As team leader Joshua Johansen explains, “the locus coeruleus functions in many behaviors, including emotional learning and cognitive and behavioral flexibility. We wondered how a homogeneous system could regulate these seemingly opposing aspects of behavior. Surprisingly, the answer was that the system is not homogenous.”
The team reached this conclusion by examining two types of learning. The first was fear learning in which an animal learns to associate a sound with a fearful event. This type of learning is known to involve increases of noradrenaline in a part of the brain called the amygdala. The second was extinction of fear learning in which the association between the sound and the event is unlearned through repetition of the sound without the fearful event. This type of flexible learning involves increases of noradrenaline in a part of the brain called the medial prefrontal cortex.
Experiments showed that during fear learning, most noradrenergic neurons were activated by the intense aversive situation. However, as fear responses changed during extinction, one group of locus coeruleus neurons were active early in learning when fear reactions were still high, while another group began to respond as the association was unlearned and the emotional reactions were suppressed.
Further experiments revealed that the noradrenergic cell group active during fearful states sent projections to the amygdala, while the group active during extinction projected to the medial prefrontal cortex.

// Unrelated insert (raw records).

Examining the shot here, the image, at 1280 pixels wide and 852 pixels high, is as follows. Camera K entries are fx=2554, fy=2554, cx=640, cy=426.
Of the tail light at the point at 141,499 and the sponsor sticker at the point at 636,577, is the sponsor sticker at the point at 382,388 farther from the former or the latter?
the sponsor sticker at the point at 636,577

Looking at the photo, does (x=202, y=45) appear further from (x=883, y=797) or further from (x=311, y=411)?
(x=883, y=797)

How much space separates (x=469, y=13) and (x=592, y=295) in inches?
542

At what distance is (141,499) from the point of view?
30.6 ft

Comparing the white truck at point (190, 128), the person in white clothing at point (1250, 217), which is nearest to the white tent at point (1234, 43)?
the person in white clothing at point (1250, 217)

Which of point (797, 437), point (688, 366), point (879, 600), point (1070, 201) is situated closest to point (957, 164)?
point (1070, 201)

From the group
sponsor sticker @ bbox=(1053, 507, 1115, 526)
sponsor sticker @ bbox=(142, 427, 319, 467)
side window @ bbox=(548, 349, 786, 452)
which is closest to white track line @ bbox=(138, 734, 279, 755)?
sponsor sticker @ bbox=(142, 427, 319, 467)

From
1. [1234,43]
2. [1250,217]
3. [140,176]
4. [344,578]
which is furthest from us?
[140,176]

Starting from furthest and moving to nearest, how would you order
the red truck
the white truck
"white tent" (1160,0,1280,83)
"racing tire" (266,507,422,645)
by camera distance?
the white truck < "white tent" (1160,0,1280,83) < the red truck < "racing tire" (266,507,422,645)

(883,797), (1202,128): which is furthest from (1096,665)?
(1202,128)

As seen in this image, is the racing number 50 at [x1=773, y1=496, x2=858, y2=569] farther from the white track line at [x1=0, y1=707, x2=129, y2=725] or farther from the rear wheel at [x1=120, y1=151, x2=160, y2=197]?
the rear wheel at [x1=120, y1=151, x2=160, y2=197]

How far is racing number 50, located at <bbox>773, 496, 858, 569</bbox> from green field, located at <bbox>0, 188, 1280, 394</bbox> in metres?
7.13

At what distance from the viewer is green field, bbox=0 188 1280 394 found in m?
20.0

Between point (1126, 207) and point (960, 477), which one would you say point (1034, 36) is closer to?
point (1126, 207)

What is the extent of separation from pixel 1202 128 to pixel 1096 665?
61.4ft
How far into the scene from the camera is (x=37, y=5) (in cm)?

The functions of these two separate projections became clear when the team used optogenetics to inhibit one or the other during the different learning states. Inhibiting the projection to the amygdala during fear learning prevented animals from associating the sound with the fearful event, while inhibiting it during extinction facilitated a return to normal, flexible behavior. In contrast, inhibiting the prefrontal projection had no effect on fear learning, but instead reduced extinction learning, resulting in animals that continued to behave as if they were scared of the sound even though it no longer predicted the fearful event.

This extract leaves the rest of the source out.